HALT Act repeal dies in committee, prison union worries about inmate violence

Published: Apr. 27, 2023 at 5:59 PM EDT
Email This Link
Share on Pinterest
Share on LinkedIn

ALBANY, New York (WWNY) - A bill in the state Senate to repeal the HALT Act is voted down. HALT, standing for Humane Alternatives to Long Term Solitary, limits how long state prison inmates can be placed in special housing units. HALT isn’t popular with corrections officers.

With the majority voting against a bill to repeal the current HALT Act, the Senate Crime Victims, Crime and Corrections Committee says it doesn’t mean lawmakers are turning a blind eye to the increase of violence in state prisons.

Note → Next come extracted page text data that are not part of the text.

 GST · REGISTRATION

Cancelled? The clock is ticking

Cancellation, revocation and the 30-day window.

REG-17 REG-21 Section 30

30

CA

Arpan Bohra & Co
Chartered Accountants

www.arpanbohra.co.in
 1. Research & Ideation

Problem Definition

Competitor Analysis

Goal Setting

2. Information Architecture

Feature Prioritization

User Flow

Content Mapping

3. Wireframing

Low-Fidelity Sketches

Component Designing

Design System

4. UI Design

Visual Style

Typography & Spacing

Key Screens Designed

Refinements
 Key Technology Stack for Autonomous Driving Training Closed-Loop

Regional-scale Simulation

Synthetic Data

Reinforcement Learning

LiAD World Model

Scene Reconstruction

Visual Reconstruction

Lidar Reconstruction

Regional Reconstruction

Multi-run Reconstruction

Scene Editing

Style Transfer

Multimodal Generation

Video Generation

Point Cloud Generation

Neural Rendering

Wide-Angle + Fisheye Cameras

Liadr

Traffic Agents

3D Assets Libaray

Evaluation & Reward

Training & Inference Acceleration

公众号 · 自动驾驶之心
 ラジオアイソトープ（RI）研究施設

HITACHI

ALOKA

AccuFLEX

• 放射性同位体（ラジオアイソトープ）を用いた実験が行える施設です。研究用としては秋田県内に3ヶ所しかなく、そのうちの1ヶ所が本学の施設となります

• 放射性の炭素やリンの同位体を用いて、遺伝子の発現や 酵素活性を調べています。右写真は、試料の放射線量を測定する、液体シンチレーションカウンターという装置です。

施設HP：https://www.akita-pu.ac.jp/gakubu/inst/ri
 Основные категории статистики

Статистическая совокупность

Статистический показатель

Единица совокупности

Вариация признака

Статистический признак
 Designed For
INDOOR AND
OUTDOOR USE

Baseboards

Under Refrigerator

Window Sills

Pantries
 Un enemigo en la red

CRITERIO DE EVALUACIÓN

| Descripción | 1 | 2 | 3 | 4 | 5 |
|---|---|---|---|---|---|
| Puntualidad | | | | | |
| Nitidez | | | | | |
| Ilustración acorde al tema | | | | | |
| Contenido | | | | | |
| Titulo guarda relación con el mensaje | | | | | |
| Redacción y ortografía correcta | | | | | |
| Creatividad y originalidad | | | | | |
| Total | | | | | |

“We really appreciate that every member of this committee is committed to reducing violence in correctional facilities, which is a very serious problem,” said Julia Salazar, committee chair.

Several on the committee went on to say that HALT is intended to reduce violence and believe it is not being properly implemented at facilities.

“In the face of lack of proper implementation of HALT, I think it is an especially wrong approach to this,” said one committee member.

North country state Senator Dan Stec sponsored the bill to repeal HALT.

In a news release, Stec says since HALT was enacted, violence in correctional facilities, in and out of the rehabilitation units, has gone up. “It’s disturbing that despite the overwhelming amount of data showing how unsafe HALT has been, Senate Democrats refused to take my measure to repeal it,” he said.

The HALT Act limits how long violent prisoners can spend in segregated housing to 15 days. Before it was 90 or more.

The head of a prison workers union says since HALT was put in place, more of his members, the prison guards, are getting hurt by inmates.

“The assaults on staff completely unprovoked, beating down correction officers, beating down other inmates, slashing, the acts are just increasing, it’s troubling,” said Mike Powers, NYSCOPBA president.

Stec’s bill to get rid of HALT appears to be dead, not getting out of the committee. Stec says he will keep pushing to get safer conditions inside state prisons.